7yo Chloë lives locked up in her house with her father, who tells her that if she goes out the bad guys will kill her. There’s definitely something odd going on because Mr Snowcone’s ice cream van keeps coming around and tempting her outside. Is her father right? Why is he teaching her to be normal? Why is he bleeding from the eye? Is she really in danger or is she the scary one? It’s fun finding out.
Freaks begins as intimate sci-fi that draws you into its multi-layered plot before exploding into an imaginative and exciting action thriller. You might even want to watch it twice to see what you missed first time around.
As usual it’s best to avoid the Cinema Paradiso review and the trailer, which gives away some of the novel special effects that work so well as surprises in the film itself. Instead, watch the informative Xtras on the DVD and learn about topics such as ‘shortsighting the frame’ for extra impact.
Keeps you guessing about what's really going on, and why the little girl has to stay in the house with her father and never go out. I don't think I've seen Emile Hirsch in a film before, and it struck me how much he looks like a slimmer version of Jack Black. Great acting from all the cast and a really different story. I was glued to the screen till the end. Can't recommend this film enough.
A sci-fi/horror amalgam. Works very well. Acting top level and plot clever and twisting. A young girl is kept house bound. It turns out there is danger in the outside world. Her mother is imprisoned and the truth of this is a revelation to the child. She wants to experience the outside world putting her family in danger. Cue a tightly directed conflict with neighbours and law and order institutions, but why? Entertaining, engaging and exciting; the plot thickens and the full scenario is gradually prised open. Well worth a watch, much recommended.
The kind of movie Cronenberg would make, so I cannot recommend it more than that.
Not all superhero films need to have the most lavish of special effects or the biggest of budgets to be a compelling picture. Freaks make the biggest case for this, presenting a story of great surprise and unique characters amid the prolific superhero format. For a film with a woman soaring through the skies and featuring a time bubble, it’s the simpler scenes that pack the biggest punch into this shockingly compelling drama with sci-fi dressing.
The reveal is slow to make the discovery of such superpowers all the more intriguing. We’re first introduced to the little girl Chloe Lewis (Lexy Kolker) inside her home and mostly see the film through her perspective. She lives alone with her father Henry (Emile Hirsch), who tells her that her mother is dead and that she cannot ever go outside. With the film’s warm tone and claustrophobic setting, the vibe seems to suggest something dystopian or post-apocalyptic going on outside. Something weird is certainly going on, especially with an ice cream truck constantly outside.

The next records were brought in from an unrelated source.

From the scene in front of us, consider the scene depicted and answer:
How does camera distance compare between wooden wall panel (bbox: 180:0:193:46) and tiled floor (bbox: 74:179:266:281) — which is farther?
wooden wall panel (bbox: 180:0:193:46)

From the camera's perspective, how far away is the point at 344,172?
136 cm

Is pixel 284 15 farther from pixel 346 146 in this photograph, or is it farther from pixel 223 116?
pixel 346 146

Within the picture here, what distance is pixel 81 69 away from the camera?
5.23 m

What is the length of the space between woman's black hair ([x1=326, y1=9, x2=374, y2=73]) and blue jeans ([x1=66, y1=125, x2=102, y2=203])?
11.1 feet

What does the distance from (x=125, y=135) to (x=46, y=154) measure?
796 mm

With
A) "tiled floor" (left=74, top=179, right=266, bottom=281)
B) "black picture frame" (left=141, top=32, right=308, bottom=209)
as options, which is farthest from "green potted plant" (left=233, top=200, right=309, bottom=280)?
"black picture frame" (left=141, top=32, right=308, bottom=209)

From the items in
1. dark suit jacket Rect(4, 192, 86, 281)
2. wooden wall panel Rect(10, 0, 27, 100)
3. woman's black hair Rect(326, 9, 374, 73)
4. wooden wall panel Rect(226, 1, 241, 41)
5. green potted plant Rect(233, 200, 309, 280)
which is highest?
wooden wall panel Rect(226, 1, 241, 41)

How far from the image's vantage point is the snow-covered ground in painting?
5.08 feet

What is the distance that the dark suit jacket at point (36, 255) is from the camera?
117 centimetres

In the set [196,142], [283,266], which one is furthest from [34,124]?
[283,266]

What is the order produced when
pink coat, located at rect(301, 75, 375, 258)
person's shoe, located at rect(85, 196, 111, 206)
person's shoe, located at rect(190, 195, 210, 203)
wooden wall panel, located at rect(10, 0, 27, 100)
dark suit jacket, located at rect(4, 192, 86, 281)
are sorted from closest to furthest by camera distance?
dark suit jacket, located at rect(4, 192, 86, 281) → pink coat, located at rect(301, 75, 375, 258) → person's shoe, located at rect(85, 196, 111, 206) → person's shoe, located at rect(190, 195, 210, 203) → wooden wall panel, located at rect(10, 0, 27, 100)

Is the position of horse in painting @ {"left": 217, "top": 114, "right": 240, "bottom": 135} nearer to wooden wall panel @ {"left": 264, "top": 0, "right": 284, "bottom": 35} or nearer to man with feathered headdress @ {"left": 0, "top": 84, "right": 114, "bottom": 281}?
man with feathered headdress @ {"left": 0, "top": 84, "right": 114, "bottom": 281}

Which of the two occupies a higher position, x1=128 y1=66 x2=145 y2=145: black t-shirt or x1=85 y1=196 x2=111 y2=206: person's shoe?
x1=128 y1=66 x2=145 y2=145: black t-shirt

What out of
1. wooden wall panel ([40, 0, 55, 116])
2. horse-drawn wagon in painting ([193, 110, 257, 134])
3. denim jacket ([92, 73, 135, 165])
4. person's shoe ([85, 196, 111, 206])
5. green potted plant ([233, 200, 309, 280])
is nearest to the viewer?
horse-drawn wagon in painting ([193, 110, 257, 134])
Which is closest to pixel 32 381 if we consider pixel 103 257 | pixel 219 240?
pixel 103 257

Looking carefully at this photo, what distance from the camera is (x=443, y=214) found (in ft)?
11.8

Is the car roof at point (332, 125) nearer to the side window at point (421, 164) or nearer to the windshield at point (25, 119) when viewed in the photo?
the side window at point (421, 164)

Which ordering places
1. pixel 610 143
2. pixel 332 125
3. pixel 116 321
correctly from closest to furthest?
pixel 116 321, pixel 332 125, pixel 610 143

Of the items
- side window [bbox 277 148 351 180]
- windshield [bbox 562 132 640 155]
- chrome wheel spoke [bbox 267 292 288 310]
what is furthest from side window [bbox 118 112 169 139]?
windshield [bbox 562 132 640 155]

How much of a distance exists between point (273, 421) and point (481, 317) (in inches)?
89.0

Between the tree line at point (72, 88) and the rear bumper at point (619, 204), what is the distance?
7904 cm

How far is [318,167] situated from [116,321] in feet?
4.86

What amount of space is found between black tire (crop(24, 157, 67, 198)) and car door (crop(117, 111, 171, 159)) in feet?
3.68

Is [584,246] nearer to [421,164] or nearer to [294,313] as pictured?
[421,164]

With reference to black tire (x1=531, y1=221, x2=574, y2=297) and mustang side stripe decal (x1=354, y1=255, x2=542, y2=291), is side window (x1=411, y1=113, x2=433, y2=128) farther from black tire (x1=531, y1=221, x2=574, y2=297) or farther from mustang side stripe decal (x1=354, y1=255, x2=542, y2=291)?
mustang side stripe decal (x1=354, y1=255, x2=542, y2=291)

This film has the perfect building of subversion. When Chloe finds the house easier to leave after her dad passes out, she ventures outside and converses with the truck driver, Mr. Snowcone (Bruce Dern). He invites her into the back of his truck and right away the audience assumes the worst. But just when we think we have this film figured out, something more stranger occurs as we and Chloe soon learn the truth. We learn who the good guys and the bad guys are. We learn what’s going on with the people who are bleeding from their eyes. But, most importantly, we learn about why Henry was so desperate to keep Chloe hidden.
I don’t want to reveal to much just to keep the twists a secret as they’re a wonder to discover. What I can say is that the film does dig down deep into the heart of how a family can drift apart but ultimately needs to come together when facing a terrifying threat. All of this is told through a story that embraces such wild concepts of mind control, time slowing, invisibility, and flight. The very theme harkens to X-Men, one of acceptance and not being afraid of who you are. More importantly, it makes its message clear that one cannot stay in hiding forever and needs to face their fears. Even if one of those fears is Grace Park playing a dangerous agent who wants people like Chloe dead.
The performances here are fantastic, especially when so many characters are expected to be more in on the situation than Chloe. Hirsch puts in a great deal of desperation and sadness for trying to do the right thing for his daughter, even at the cost of his own life. Dern gives a fantastic performance of a man also trying to do the right thing but struggling to make his plans come out in just the right way. Kolker perfectly embodies that conflicted soul of a girl who just wants love but may be afraid to seek it out. All of them are in top form that requires much of their talent to serve in place of special effects which are by no means bad but certainly not the highlight.
Freaks is that perfect example of a film you can turn to when someone decries that superhero films are all the same and have nothing interesting to offer. It presents an X-Men that could’ve been, one that embraces its allegory hard and never relents in making it stick hard. Few superhero movies, even low-budget ones, ever reach such heights as this film.